__What the task asks__:
Each entry below should be echoed exactly, with pictures omitted.

__Data supplied__:

==============================

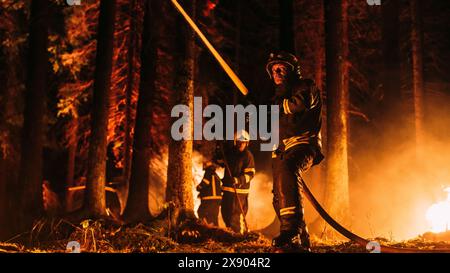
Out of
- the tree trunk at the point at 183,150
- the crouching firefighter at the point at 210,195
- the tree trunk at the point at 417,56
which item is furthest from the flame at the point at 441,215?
the tree trunk at the point at 417,56

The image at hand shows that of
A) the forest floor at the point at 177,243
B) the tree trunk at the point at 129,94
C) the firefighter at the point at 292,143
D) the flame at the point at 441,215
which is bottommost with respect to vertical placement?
the forest floor at the point at 177,243

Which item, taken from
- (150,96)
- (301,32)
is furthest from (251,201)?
(301,32)

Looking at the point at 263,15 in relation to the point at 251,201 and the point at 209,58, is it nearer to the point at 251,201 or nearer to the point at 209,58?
the point at 209,58

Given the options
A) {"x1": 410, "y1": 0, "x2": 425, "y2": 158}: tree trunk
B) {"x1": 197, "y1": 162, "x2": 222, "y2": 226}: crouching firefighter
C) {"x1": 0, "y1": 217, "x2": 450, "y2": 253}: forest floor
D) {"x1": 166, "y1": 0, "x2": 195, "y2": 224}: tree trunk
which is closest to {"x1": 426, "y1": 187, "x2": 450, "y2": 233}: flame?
{"x1": 0, "y1": 217, "x2": 450, "y2": 253}: forest floor

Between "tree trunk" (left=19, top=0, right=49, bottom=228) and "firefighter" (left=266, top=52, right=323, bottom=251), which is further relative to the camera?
"tree trunk" (left=19, top=0, right=49, bottom=228)

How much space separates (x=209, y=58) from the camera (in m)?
24.0

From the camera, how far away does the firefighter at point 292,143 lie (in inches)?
307

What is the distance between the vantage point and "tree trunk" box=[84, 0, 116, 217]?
1338 centimetres

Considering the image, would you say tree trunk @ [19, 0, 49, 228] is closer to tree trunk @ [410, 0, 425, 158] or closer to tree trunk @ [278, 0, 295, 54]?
tree trunk @ [278, 0, 295, 54]

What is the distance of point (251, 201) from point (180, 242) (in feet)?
26.9

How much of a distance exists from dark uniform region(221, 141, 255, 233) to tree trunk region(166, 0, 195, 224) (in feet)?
4.44

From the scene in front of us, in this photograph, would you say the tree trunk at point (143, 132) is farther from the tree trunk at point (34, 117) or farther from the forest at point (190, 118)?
the tree trunk at point (34, 117)

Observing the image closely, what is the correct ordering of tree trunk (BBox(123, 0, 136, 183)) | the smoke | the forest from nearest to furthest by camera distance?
the forest < the smoke < tree trunk (BBox(123, 0, 136, 183))

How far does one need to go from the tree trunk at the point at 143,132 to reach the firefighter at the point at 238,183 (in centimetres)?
375
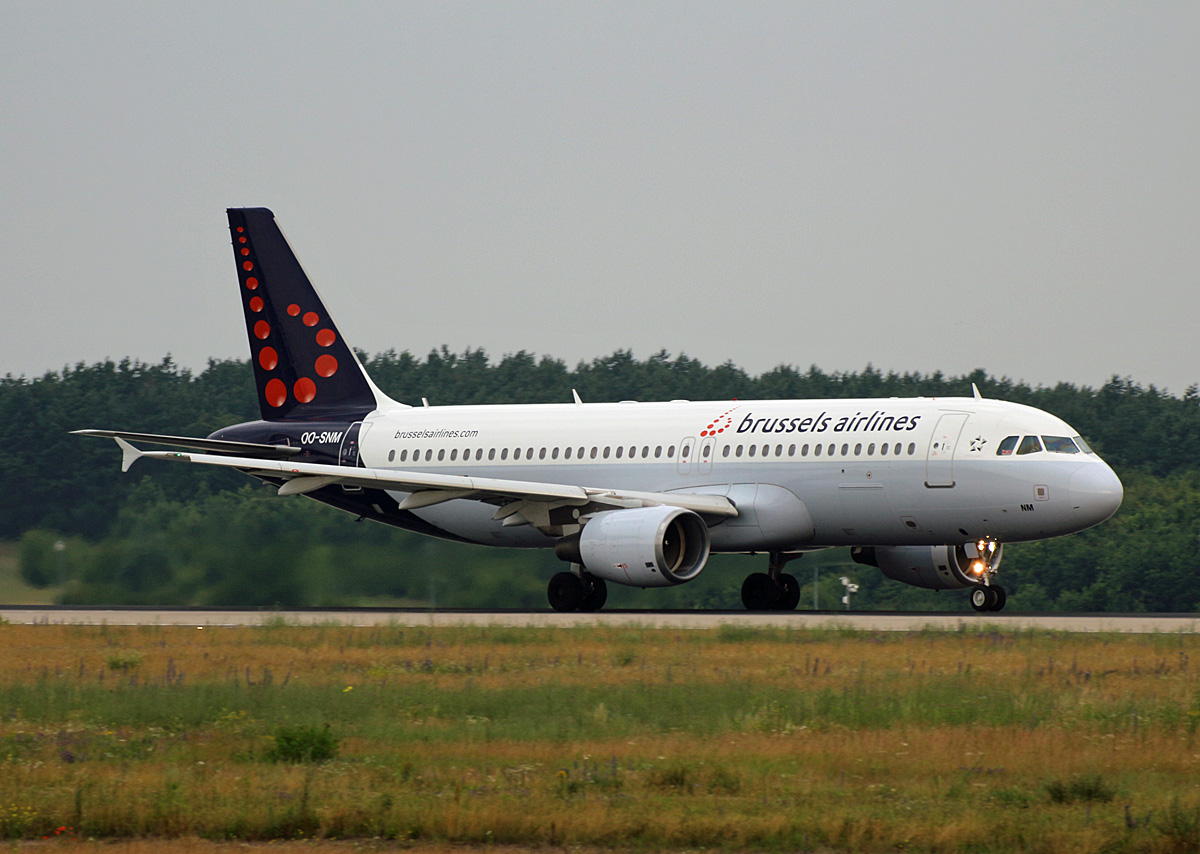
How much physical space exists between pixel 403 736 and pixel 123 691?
438 centimetres

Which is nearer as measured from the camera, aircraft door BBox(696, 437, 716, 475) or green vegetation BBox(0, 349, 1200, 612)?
aircraft door BBox(696, 437, 716, 475)

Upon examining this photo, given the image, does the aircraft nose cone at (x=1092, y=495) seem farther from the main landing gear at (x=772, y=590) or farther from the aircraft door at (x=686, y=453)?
the aircraft door at (x=686, y=453)

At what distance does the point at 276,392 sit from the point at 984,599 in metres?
17.6

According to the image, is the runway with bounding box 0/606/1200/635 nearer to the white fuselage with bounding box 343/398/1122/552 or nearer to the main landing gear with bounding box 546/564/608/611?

==============================

__The solution__:
Out of
- the tree trunk at the point at 183,150
- the crouching firefighter at the point at 210,195
- the tree trunk at the point at 417,56
which item is furthest from the flame at the point at 441,215?
the tree trunk at the point at 417,56

The image at hand shows that of
A) the forest floor at the point at 177,243
B) the tree trunk at the point at 129,94
C) the firefighter at the point at 292,143
D) the flame at the point at 441,215
which is bottommost with respect to vertical placement?
the forest floor at the point at 177,243

Which item, taken from
- (150,96)
- (301,32)
is furthest from (251,201)?
(301,32)

Looking at the point at 263,15 in relation to the point at 251,201 and the point at 209,58, is it nearer to the point at 251,201 or nearer to the point at 209,58?
the point at 209,58

Given the options
A) {"x1": 410, "y1": 0, "x2": 425, "y2": 158}: tree trunk
B) {"x1": 197, "y1": 162, "x2": 222, "y2": 226}: crouching firefighter
C) {"x1": 0, "y1": 217, "x2": 450, "y2": 253}: forest floor
D) {"x1": 166, "y1": 0, "x2": 195, "y2": 224}: tree trunk
which is closest to {"x1": 426, "y1": 187, "x2": 450, "y2": 233}: flame?
{"x1": 0, "y1": 217, "x2": 450, "y2": 253}: forest floor

Between "tree trunk" (left=19, top=0, right=49, bottom=228) and "firefighter" (left=266, top=52, right=323, bottom=251), which is further relative to the camera?
"tree trunk" (left=19, top=0, right=49, bottom=228)

How much space separates (x=209, y=58) from the camera (in m)?
24.0

From the camera, how far away does the firefighter at point 292,143 lie (in inches)?
307

What is the distance between the vantage point and "tree trunk" box=[84, 0, 116, 217]?
1338 centimetres

Considering the image, would you say tree trunk @ [19, 0, 49, 228] is closer to tree trunk @ [410, 0, 425, 158] or closer to tree trunk @ [278, 0, 295, 54]?
tree trunk @ [278, 0, 295, 54]

What is the distance of point (251, 201) from point (180, 242) (in feet)?
26.9

How much of a distance exists from dark uniform region(221, 141, 255, 233) to tree trunk region(166, 0, 195, 224) (in feet)?
4.44

From the scene in front of us, in this photograph, would you say the tree trunk at point (143, 132) is farther from the tree trunk at point (34, 117) or farther from the forest at point (190, 118)?
the tree trunk at point (34, 117)

Observing the image closely, what is the correct ordering of tree trunk (BBox(123, 0, 136, 183)) | the smoke | the forest from nearest to furthest by camera distance?
the forest < the smoke < tree trunk (BBox(123, 0, 136, 183))

How far does one need to go from the tree trunk at the point at 143,132 to reach the firefighter at the point at 238,183 (in centimetres)?
375
How much physical space exists between pixel 403 736 and pixel 123 691?
438 centimetres

Which is nearer as measured from the camera, aircraft door BBox(696, 437, 716, 475) or green vegetation BBox(0, 349, 1200, 612)?
aircraft door BBox(696, 437, 716, 475)

Upon examining this photo, given the image, does the aircraft nose cone at (x=1092, y=495) seem farther from the main landing gear at (x=772, y=590) or farther from the aircraft door at (x=686, y=453)?
the aircraft door at (x=686, y=453)

At what distance does the point at 276,392 sit from the point at 984,599 in metres?
17.6

According to the image, is the runway with bounding box 0/606/1200/635 nearer to the white fuselage with bounding box 343/398/1122/552 or nearer to the main landing gear with bounding box 546/564/608/611?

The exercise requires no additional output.